Karne deyince hemen öğrenciler akla gelir. Oysa her gün karnesini eline alıp giden o kadar çok insan var ki! Mezarlıklar mezunlarla dolu.
Acaba kim geçti, kim kaldı? Kimin hangi dersi başarılı, hangisi değil? Öğretmenler kim razı, kimden değil? İşte bu soruların cevapları önemli.
Karne meselesi herkes için durup düşünülmesi gereken bir konu. Çünkü herkes başarılı olmak istiyor.
Karne, çok yönlü bir gösterge. Öğretilenlerin alınıp alınmadığını ölçer.

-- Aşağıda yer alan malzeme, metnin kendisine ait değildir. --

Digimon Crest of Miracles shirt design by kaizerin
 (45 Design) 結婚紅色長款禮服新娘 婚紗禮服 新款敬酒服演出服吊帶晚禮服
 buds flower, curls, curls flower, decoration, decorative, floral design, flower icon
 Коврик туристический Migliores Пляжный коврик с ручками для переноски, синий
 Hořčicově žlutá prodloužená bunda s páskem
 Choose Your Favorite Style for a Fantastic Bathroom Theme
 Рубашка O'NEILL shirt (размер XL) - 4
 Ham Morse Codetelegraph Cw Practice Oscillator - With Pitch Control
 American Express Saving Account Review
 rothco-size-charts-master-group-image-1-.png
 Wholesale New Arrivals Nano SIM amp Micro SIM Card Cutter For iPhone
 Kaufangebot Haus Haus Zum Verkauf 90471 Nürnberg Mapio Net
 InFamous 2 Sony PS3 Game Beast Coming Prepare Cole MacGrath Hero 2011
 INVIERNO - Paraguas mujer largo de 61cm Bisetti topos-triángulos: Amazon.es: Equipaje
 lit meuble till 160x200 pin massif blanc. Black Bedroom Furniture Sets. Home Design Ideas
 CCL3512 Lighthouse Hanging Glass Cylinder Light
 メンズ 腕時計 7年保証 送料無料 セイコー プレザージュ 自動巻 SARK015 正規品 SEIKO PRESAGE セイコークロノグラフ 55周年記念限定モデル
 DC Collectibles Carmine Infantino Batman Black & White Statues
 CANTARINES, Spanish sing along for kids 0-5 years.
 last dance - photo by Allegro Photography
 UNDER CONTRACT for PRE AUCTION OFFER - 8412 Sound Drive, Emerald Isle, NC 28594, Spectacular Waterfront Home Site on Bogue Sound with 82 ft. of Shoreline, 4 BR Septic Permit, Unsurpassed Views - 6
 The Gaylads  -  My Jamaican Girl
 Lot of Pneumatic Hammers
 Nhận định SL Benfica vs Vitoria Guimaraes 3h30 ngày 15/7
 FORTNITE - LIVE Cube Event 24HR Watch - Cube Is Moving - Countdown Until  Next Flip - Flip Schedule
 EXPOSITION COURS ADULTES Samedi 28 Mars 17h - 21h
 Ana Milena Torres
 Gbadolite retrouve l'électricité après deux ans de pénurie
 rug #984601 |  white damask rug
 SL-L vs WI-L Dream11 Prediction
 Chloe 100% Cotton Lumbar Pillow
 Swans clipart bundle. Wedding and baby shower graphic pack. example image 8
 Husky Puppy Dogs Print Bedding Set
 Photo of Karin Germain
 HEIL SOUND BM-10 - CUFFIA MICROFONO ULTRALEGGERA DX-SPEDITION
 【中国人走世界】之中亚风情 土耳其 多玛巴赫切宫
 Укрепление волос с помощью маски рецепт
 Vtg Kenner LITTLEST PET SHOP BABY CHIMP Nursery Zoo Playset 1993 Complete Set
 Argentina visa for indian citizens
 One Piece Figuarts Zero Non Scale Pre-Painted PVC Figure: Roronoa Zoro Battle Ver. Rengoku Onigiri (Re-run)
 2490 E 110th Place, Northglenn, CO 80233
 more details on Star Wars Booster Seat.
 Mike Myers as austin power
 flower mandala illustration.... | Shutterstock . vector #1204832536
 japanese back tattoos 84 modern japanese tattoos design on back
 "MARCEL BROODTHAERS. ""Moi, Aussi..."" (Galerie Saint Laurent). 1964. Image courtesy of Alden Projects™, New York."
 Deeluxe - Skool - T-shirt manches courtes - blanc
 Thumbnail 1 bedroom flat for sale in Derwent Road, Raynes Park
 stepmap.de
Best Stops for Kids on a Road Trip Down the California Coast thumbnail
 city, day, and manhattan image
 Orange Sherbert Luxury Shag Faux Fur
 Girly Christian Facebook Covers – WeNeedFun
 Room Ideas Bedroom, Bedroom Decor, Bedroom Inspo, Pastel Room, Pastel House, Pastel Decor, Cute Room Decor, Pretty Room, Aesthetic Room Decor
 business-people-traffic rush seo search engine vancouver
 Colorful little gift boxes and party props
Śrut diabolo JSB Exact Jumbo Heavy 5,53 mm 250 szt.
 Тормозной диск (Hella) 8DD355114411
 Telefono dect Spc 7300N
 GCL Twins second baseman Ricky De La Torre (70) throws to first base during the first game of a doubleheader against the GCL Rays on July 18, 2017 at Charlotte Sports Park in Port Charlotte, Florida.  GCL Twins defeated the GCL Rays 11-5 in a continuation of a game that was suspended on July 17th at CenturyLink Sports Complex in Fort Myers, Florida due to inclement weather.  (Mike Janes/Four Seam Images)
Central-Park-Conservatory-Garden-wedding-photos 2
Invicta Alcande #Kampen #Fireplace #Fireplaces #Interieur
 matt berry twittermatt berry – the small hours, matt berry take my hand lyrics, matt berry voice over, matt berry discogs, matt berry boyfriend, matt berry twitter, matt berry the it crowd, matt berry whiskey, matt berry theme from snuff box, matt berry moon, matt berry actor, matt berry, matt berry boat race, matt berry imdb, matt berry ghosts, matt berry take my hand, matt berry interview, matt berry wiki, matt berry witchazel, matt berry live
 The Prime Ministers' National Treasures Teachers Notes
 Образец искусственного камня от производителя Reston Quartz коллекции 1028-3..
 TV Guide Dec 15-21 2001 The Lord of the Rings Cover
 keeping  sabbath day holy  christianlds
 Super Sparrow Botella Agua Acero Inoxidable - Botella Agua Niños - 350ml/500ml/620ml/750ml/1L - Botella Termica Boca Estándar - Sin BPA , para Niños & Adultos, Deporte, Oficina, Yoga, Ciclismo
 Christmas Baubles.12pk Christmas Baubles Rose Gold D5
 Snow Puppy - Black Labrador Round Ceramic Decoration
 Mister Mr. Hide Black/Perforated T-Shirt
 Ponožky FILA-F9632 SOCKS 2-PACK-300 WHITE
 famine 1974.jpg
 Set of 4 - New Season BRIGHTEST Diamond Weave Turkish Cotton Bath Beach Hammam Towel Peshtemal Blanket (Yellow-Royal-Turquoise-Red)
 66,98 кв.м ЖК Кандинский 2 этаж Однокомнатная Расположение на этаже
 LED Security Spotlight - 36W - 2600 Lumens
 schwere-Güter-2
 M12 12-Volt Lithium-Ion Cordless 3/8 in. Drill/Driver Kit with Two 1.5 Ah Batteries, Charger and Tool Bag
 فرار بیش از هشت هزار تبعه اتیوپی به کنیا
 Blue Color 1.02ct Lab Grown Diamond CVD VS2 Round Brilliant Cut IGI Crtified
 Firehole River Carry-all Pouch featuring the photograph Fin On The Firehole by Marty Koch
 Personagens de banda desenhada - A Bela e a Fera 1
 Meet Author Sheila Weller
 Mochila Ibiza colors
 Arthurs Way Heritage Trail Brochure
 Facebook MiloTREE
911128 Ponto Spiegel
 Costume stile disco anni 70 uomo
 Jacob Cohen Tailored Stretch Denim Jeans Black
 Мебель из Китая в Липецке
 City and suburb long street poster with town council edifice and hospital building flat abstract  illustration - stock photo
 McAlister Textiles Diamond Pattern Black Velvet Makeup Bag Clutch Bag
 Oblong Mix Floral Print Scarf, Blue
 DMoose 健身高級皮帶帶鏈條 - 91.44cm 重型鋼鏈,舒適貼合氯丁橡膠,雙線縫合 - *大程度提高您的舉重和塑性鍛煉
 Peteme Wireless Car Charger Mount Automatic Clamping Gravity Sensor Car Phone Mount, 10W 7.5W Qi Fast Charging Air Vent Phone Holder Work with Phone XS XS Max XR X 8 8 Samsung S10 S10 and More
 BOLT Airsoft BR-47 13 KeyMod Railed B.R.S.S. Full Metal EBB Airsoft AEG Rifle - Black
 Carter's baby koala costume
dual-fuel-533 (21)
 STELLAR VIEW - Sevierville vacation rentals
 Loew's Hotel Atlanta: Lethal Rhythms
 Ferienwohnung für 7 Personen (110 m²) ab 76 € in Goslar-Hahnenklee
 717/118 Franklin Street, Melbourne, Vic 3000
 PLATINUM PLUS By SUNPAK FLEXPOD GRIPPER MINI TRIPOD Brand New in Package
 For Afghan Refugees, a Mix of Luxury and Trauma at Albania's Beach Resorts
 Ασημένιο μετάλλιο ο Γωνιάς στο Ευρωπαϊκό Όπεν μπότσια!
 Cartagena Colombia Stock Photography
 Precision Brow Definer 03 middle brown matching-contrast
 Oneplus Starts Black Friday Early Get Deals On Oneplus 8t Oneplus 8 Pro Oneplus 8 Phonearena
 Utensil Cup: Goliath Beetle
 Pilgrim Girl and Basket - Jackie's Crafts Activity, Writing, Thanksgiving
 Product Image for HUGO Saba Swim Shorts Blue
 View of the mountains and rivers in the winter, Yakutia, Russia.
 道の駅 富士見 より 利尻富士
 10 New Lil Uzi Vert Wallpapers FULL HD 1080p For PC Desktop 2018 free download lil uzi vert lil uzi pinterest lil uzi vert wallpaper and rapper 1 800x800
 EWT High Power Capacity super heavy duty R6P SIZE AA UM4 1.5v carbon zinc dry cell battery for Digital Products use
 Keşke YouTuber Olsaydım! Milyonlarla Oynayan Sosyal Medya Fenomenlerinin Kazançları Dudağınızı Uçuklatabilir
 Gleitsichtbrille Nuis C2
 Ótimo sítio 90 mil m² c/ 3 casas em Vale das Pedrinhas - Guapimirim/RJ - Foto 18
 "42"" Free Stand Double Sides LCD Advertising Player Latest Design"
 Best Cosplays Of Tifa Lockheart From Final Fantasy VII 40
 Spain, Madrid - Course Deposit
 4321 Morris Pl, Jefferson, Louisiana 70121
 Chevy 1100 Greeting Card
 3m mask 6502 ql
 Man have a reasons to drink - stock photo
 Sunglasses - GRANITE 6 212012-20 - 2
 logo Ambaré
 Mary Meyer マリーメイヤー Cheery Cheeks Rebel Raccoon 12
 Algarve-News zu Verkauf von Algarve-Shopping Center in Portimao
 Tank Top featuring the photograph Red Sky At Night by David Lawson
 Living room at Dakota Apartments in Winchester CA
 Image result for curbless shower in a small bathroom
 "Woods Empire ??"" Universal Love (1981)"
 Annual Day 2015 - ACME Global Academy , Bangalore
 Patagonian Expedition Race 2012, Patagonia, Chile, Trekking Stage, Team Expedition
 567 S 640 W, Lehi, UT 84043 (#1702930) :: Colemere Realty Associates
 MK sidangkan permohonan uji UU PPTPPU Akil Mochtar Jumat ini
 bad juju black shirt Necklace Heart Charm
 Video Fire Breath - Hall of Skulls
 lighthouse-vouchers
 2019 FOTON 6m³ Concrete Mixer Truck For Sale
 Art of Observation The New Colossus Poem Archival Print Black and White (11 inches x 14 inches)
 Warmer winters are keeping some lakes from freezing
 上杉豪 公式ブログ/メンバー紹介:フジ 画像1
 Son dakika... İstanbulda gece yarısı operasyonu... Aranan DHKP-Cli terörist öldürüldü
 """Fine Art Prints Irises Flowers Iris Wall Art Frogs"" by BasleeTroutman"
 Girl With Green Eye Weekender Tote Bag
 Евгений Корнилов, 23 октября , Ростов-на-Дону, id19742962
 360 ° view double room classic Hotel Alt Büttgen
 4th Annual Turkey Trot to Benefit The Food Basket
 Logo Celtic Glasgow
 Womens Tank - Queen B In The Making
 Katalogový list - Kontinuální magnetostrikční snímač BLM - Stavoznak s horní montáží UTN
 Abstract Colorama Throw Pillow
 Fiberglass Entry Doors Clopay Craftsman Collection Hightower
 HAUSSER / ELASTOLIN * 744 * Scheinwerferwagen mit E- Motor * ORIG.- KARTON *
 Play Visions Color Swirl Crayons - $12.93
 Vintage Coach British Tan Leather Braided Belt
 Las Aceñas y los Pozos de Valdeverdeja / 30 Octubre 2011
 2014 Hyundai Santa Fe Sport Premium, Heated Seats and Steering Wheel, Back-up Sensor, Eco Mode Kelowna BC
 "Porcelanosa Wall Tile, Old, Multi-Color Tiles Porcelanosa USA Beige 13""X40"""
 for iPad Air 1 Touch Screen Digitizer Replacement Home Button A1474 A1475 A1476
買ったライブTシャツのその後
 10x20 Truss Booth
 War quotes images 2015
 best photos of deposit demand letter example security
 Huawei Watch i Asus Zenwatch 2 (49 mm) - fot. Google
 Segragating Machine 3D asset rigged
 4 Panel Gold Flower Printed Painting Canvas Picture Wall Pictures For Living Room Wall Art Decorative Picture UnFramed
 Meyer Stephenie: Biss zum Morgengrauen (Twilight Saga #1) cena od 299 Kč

Ne kadar da çok karne dolduran var. Öğretmen, usta, anne baba, komşu, arkadaş, eş, çocuklar, ablalar, ağabeyler… ve bizi yaratan Rabbimiz.
Anlaşılıyor ki, hiçbir yerde öylesine yaşamak diye bir şey yok. Her insanın, herkesin yanında bir karnesi var.
Sorun isterseniz annenize, babanıza, komşunuza, arkadaşınıza bakın size hemen nasıl not verecekler, karnenizi dolduruverecekler?
Öğrencilerin not aldıkları dersler gibi, insanın da namazı, orucu, zekâtı, haccı; anne baba hakkı, kul hakkı, yardımlaşma, dayanışma, kardeşlik gibi not aldıkları dersleri var.
İnsan, vicdanıyla not verse, dosdoğru kılınacak bir namazın farz, vacip, sünnet ve tadil-i erkânından geçer not alabilir miyiz acaba? Ya oruçtan, zekâttan veya diğer dersler olan haram ve helâllerden geçebilir mi acaba?
O zaman çene kapanmadan, eller ayaklar bağlanmadan, nefes tükenmeden dönem arası karneyi bir değerlendirmeli insan. Dönem bitmeden zayıf notlara çalışmalı insan. Yoksa ağlamanın, sızlamanın bir anlamı olmaz.
Karnemiz bilinmezlikler içinde değildir aslında, insanın kendi vicdanı da bir şeyler söylerken; bizi tanıyan birkaç kişiye sorsak, gidişatımız hakkında yakın bilgiler elde edebiliriz. Yeter ki insan, öğrenmek istesin, kafasını kuma sokmasın.